## What the exercise asks
Every record here should be printed again exactly.

## Exercise data

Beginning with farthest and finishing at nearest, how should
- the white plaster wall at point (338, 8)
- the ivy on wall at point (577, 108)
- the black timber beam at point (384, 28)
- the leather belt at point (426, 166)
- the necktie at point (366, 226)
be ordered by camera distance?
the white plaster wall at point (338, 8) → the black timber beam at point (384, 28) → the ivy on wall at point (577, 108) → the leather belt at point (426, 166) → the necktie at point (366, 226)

## Answer to the exercise
Beginning with farthest and finishing at nearest, how should
- the white plaster wall at point (338, 8)
- the ivy on wall at point (577, 108)
- the black timber beam at point (384, 28)
- the leather belt at point (426, 166)
- the necktie at point (366, 226)
be ordered by camera distance?
the white plaster wall at point (338, 8) → the black timber beam at point (384, 28) → the ivy on wall at point (577, 108) → the leather belt at point (426, 166) → the necktie at point (366, 226)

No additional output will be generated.